4) Bileklerin Ekstansiyonu

Bileklerin ekstansiyonu
Zemine/Masaya ‘’0’’ derece klavye

Bilek ekstansiyonu, bilekler yukarı ve geriye büküldüğünde meydana gelir ve parmaklar bilek ekleminden daha yükseğe çıkar. Bu duruş, ellerdeki kan dolaşımını büyük ölçüde azaltır ve bu da ağrıya, yorgunluğa ve uyuşmaya neden olur. Çoğu geleneksel klavye ve hatta birçok ergonomik klavyenin arka alt tarafında pozitif 10 derecelik bir eğim veya “açılan ayaklar” bulunur. Bu da aslında elleri daha da kötüleştirir. Klavyeler önden arkaya sıfır derecelik bir eğime sahip olmalı. Klavyenin eğimi, bilekleri düz konumda tutacak şekilde ayarlanmalıdır. Ayrıca, Mouse klavye ile aynı yükseklikte olacak şekilde yerleştirilmelidir. Böylece bilek, ön kol ve el eşit yükseklikte ve eşit düzlemde kalabilir. Bu duruşla, tüm tuşların bilek seviyesinin altında olması sağlanır.

Uygunsuz açılanmış bilek(üst) ve doğru bilek (alt) pozisyonu

 

5) Uzamış Klavye-Mouse (Fare) Erişim Mesafesi

Mouse ve klavyeyi kullanımı sırasında, ikisine de fazla uzanmaya gerek kalmayacak şekilde yerleştirilmeli. Klavye ne kadar genişse, fareyi vücuttan o kadar uzağa konumlandırmak gerekir. Bu da, özellikle 10 parmak klavye kullanımı sırasında, uzakta kalan mouse’a tekrarlayıcı şekilde ulaşmak gerektiğinde, ön kol ve omuz gereksiz yere zorlanır. Sağ kol, mouse’tan klavyeye – klavyeden mouse’a sürekli aktarımı sırasında bu mesafe artar ise, omuz ve boyun kaslarına binen yük ve tekrarlayıcı hareket stresi nedeniyle, pek çok kas eklem şikayetleri ortaya çıkar.

== Veri bölümü ==

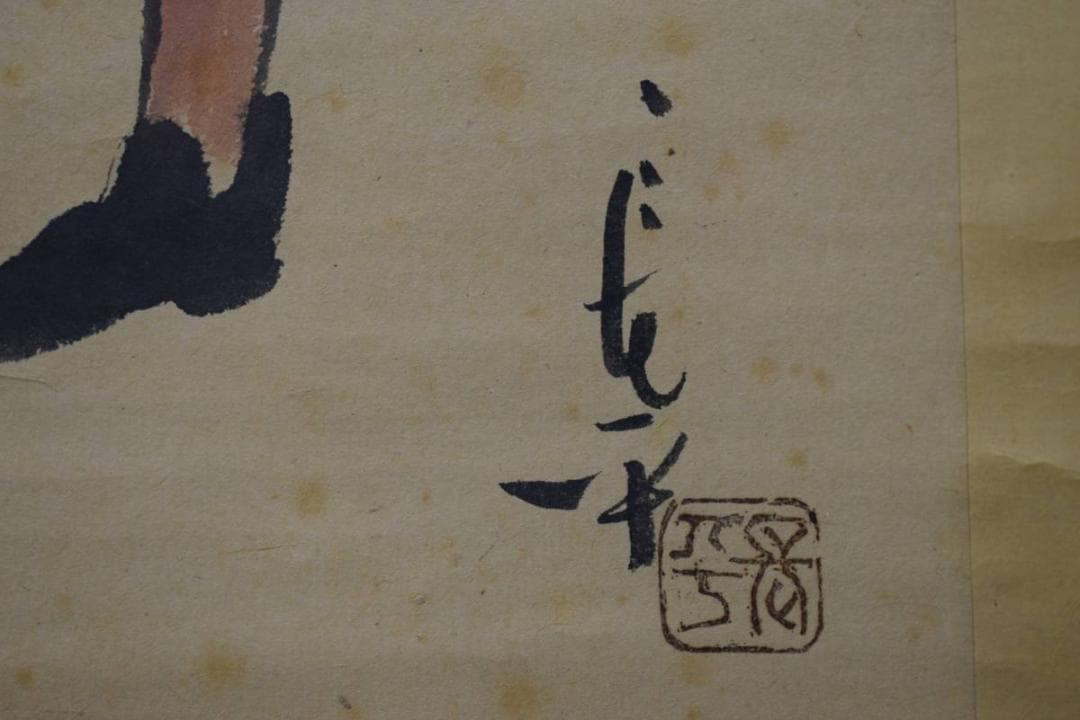 真作/長平/童子大将画賛/杉題箱付/布袋屋掛軸HE-32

== Görev tanımı ==
Klavye ergonomisi metnine göre:
(a) Çoğu geleneksel klavyenin arka alt tarafında kaç derecelik bir eğim bulunur?
(b) Klavyeler önden arkaya kaç derecelik bir eğime sahip olmalıdır?
(c) Klavye genişledikçe fare vücuda göre nasıl konumlandırılmak zorunda kalır?
Soruları yanıtlamak için satırlara bakmaya gerek yoktur.

== Çözüm ==
(a) Pozitif 10 derecelik bir eğim bulunur.
(b) Sıfır derecelik bir eğime sahip olmalıdır.
(c) Vücuttan daha uzağa konumlandırılmak zorunda kalır.